_Study material_
'''

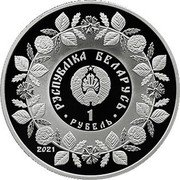 Belarus 1 Rouble (Wood carving) РЭСПУБЛАРУСЬ 1 РУБЕЛЬ 2021 coin obverse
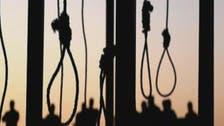إيران تعدم تاجر نفط بتهمة الفساد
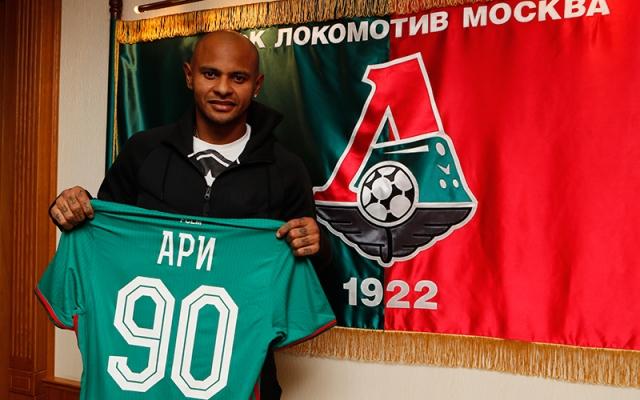 Ари - в «Локомотиве»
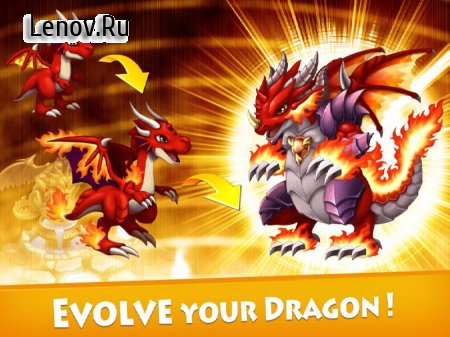 Dragon x Dragon -City Sim Game v 1.5.68 Мод (Unlimited Coins/Jewels/Foods)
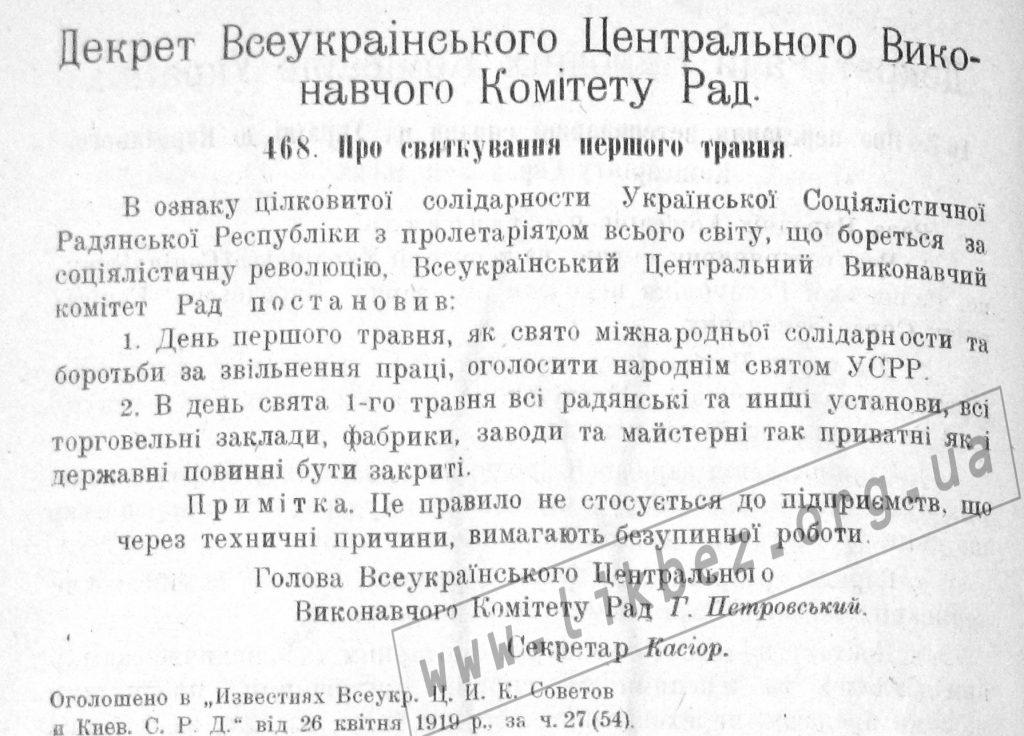 Мал.6. 1919 свята, 1 травня_1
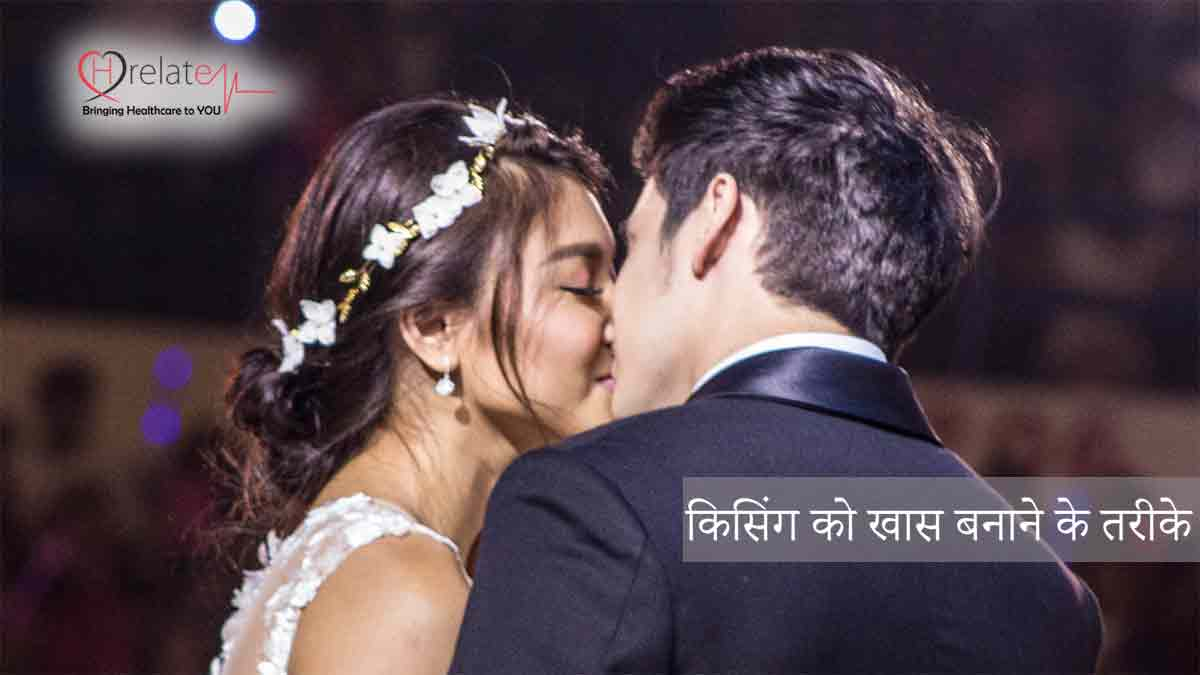 Kissing Tips in Hindi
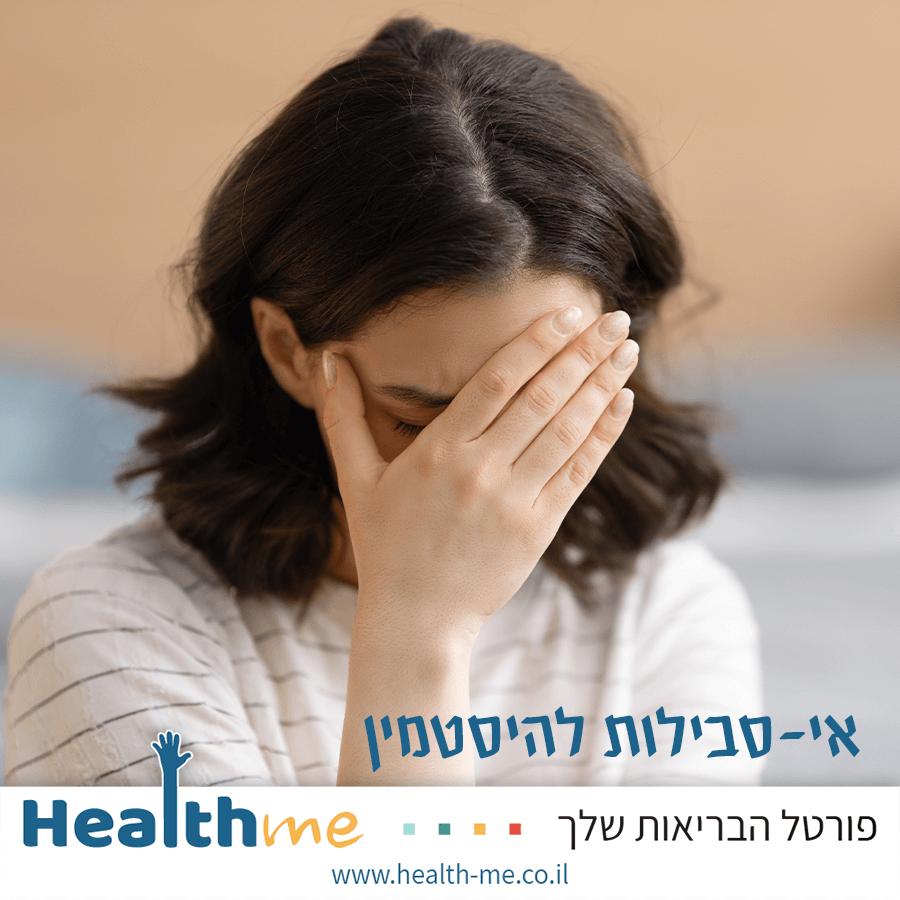 אישה עם מיגרנה ובעיות עיכול כתוצאה מאי-סבילות להיסטמין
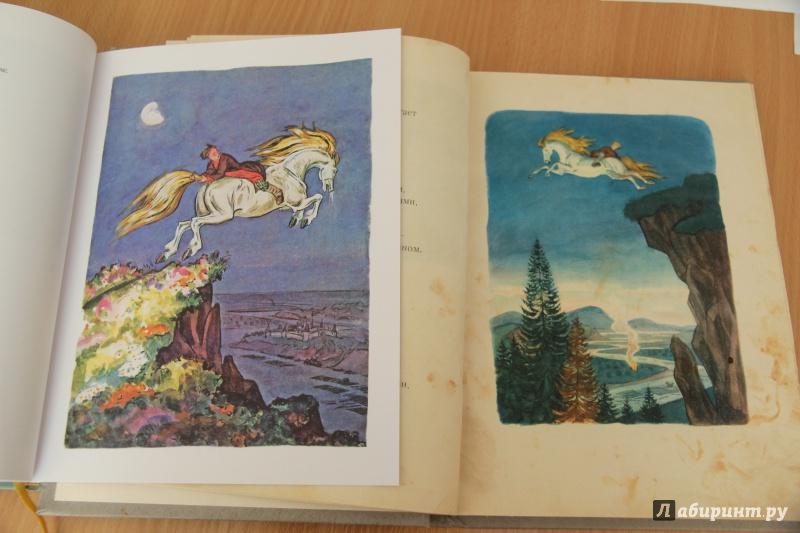 Иллюстрация 45 из 109 для Конек-Горбунок - Петр Ершов | Лабиринт - книги. Источник: Светлячек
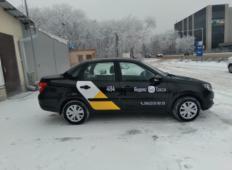 Аренда LADA (ВАЗ) Granta 2020 в Ессентуках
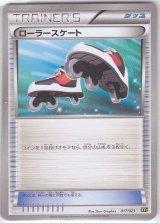 Roller Skates 017/023 XYC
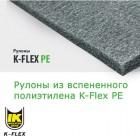 Рулоны K-Flex PE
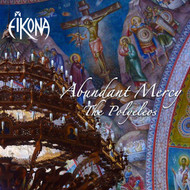 Abundant Mercy ~ The Polyeleos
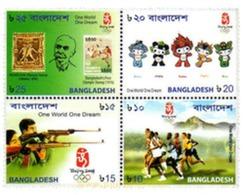 Ref. 231214 * MNH * - BANGLADESH. 2008. PEKING OLYMPIC GAMES . 29 JUEGOS OLIMPICOS VERANO PEKÍN 2008 - Bangladesh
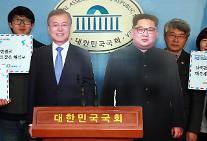 統一部、「金正恩委員長のソウル訪問は年内可能、必要だという立場は変わらない」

'''

Your answer should be the lines above, word for word, from the line with "إيران تعدم تاجر نفط بتهمة الفساد" through the line with "Abundant Mercy ~ The Polyeleos", minus the pictures.

_Output of the task_
إيران تعدم تاجر نفط بتهمة الفساد
 Ари - в «Локомотиве»
 Dragon x Dragon -City Sim Game v 1.5.68 Мод (Unlimited Coins/Jewels/Foods)
 Мал.6. 1919 свята, 1 травня_1
 Kissing Tips in Hindi
 אישה עם מיגרנה ובעיות עיכול כתוצאה מאי-סבילות להיסטמין
 Иллюстрация 45 из 109 для Конек-Горбунок - Петр Ершов | Лабиринт - книги. Источник: Светлячек
 Аренда LADA (ВАЗ) Granta 2020 в Ессентуках
 Roller Skates 017/023 XYC
 Рулоны K-Flex PE
 Abundant Mercy ~ The Polyeleos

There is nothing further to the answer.